* _What to produce_:
Without altering a word, return the records below, but exclude the pictures.

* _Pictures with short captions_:
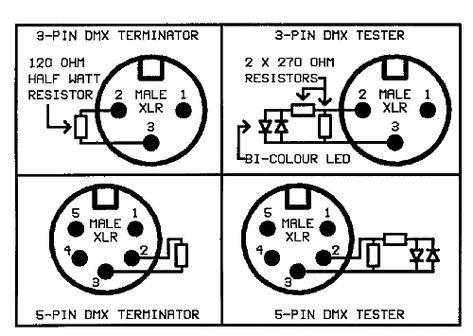 Dmx Terminator And Tester With Images Dmx Dmx Lighting Tester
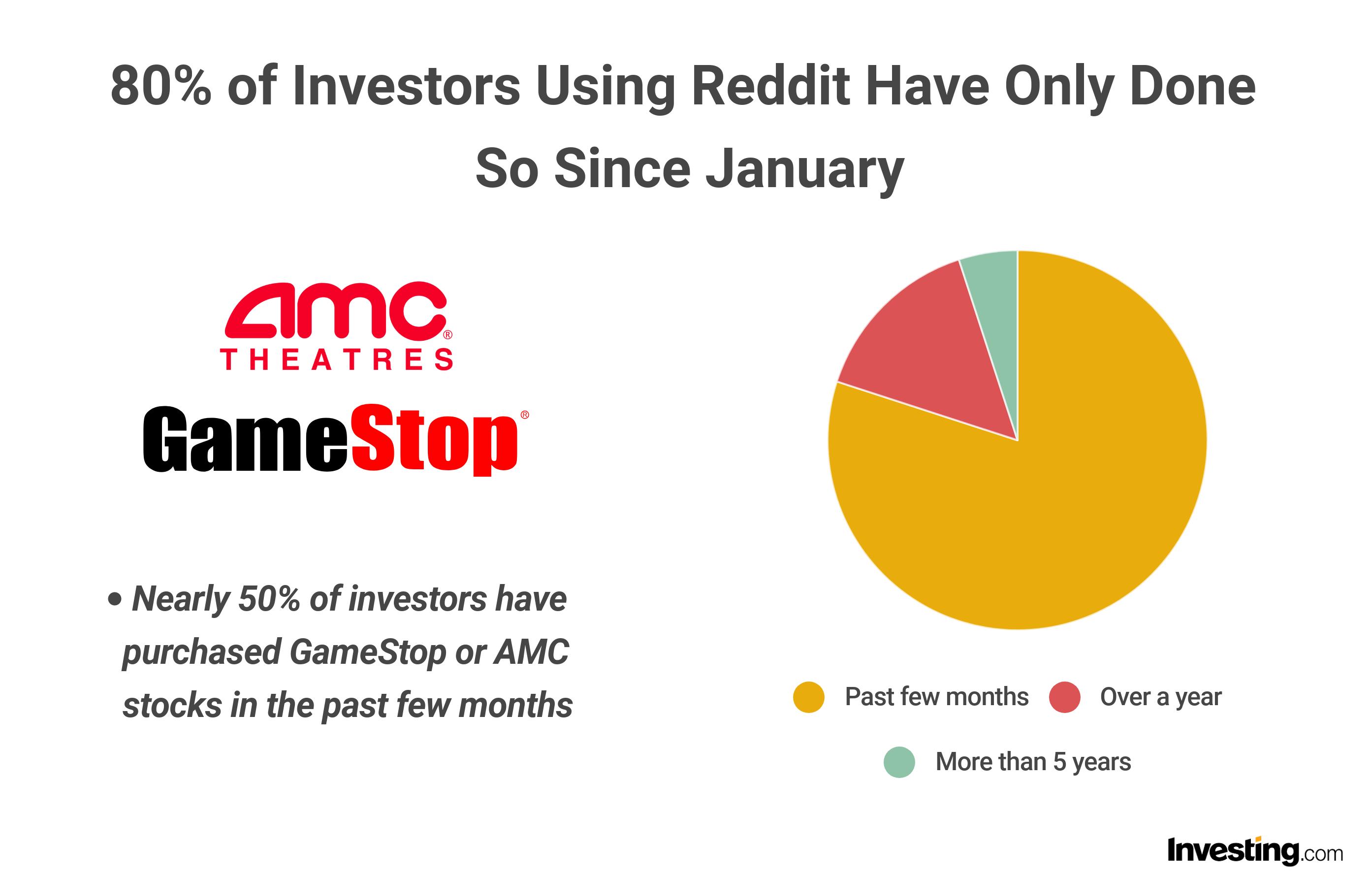 Reddit investing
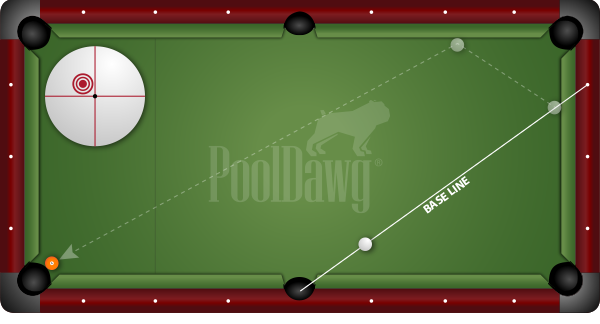 TwoRail Diagram1 the law of parallels for two rail kicks pool cues and billiards
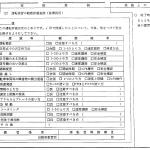 初心運転者講習で行われる実写講習での観察評価表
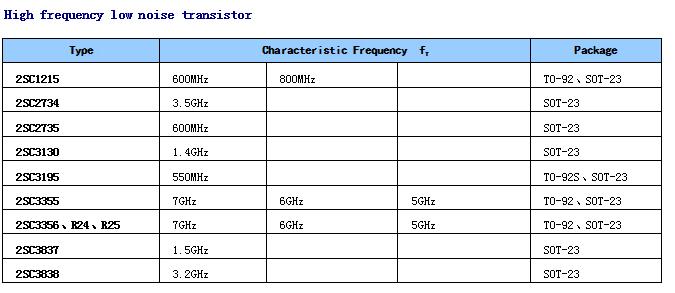 2SC Series High frequency low noise transistors - 丹东华奥电子有限公司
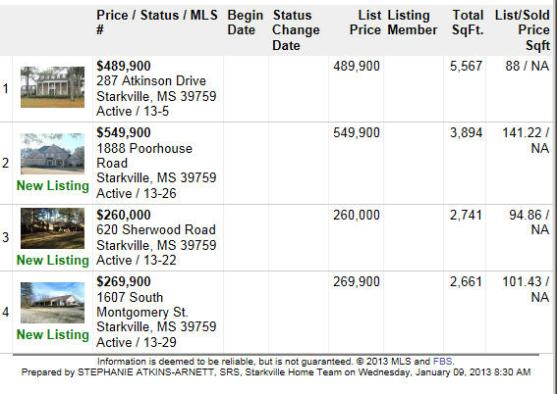 Starkville, MS Real Estate NEW LISTINGS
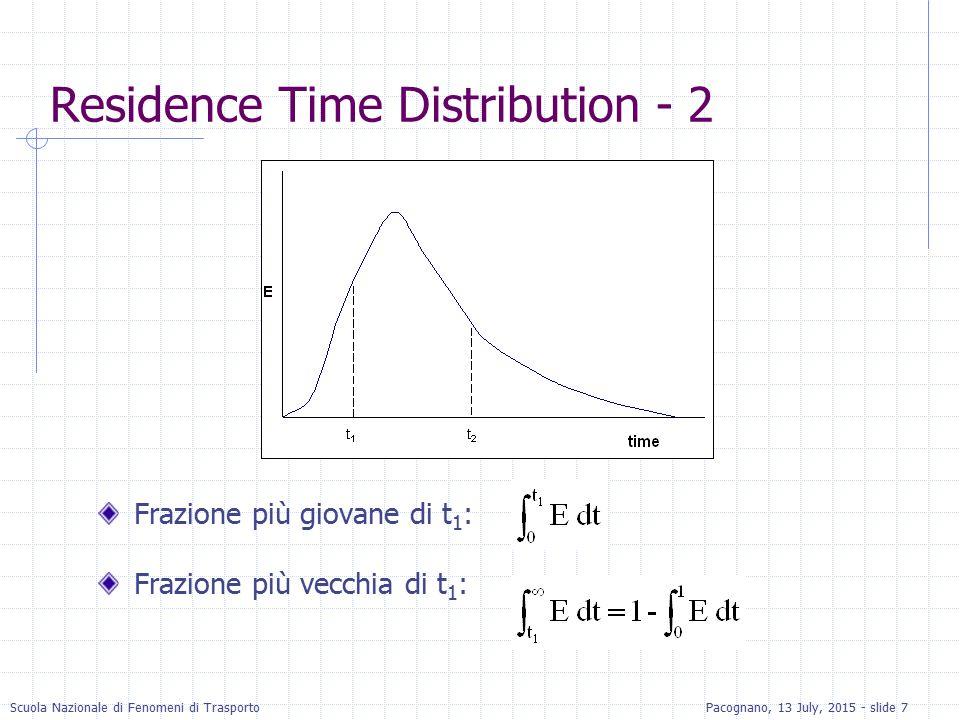Residence Time Distribution - 2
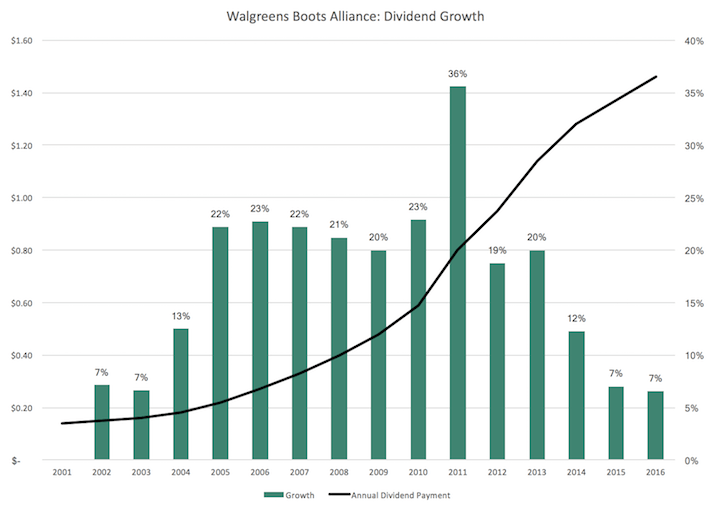 Robert W. Baird Reaffirms Outperform Rating for Walgreens Boots Alliance Inc (WBA)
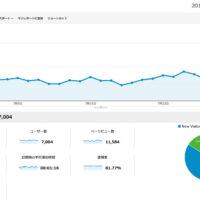 2013年7月のGoogleアナリティクスのアクセス数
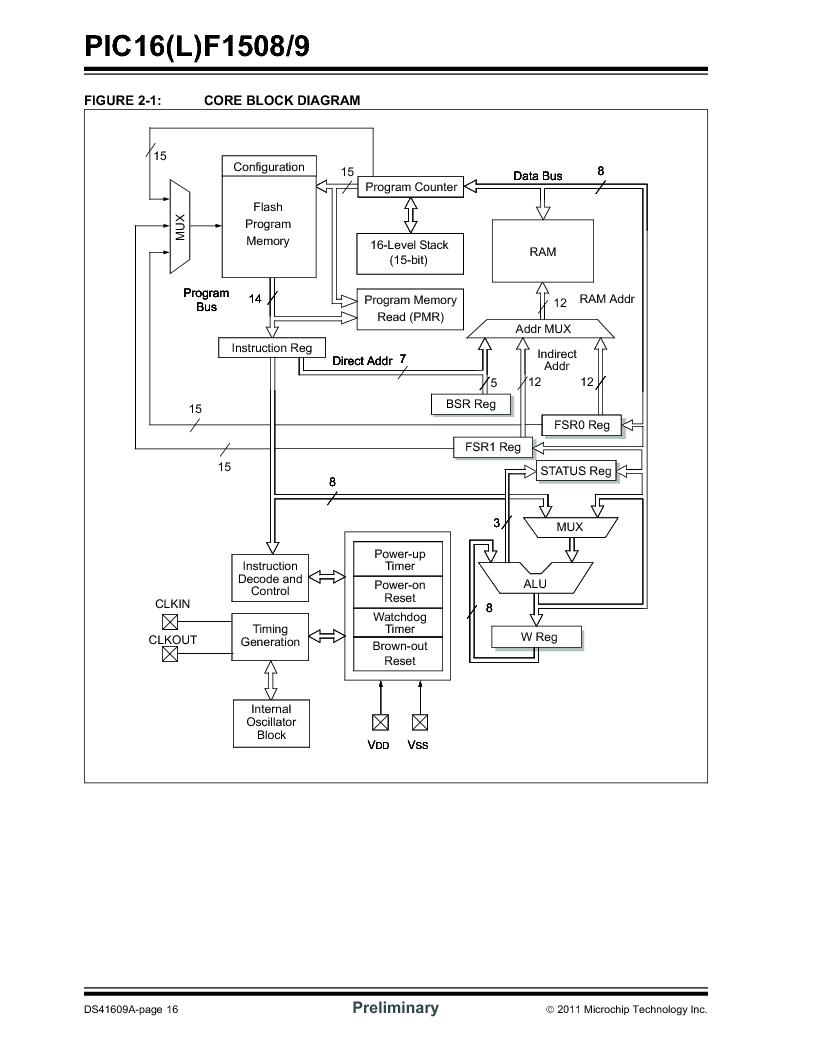 pic16f1508t-i/ml ,microchip technology厂商,ic mcu 8bit 7kb flash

* _Answer space_:
 Dmx Terminator And Tester With Images Dmx Dmx Lighting Tester
 Reddit investing
 TwoRail Diagram1 the law of parallels for two rail kicks pool cues and billiards
 初心運転者講習で行われる実写講習での観察評価表
 2SC Series High frequency low noise transistors - 丹东华奥电子有限公司
 Starkville, MS Real Estate NEW LISTINGS
Residence Time Distribution - 2
 Robert W. Baird Reaffirms Outperform Rating for Walgreens Boots Alliance Inc (WBA)
 2013年7月のGoogleアナリティクスのアクセス数
 pic16f1508t-i/ml ,microchip technology厂商,ic mcu 8bit 7kb flash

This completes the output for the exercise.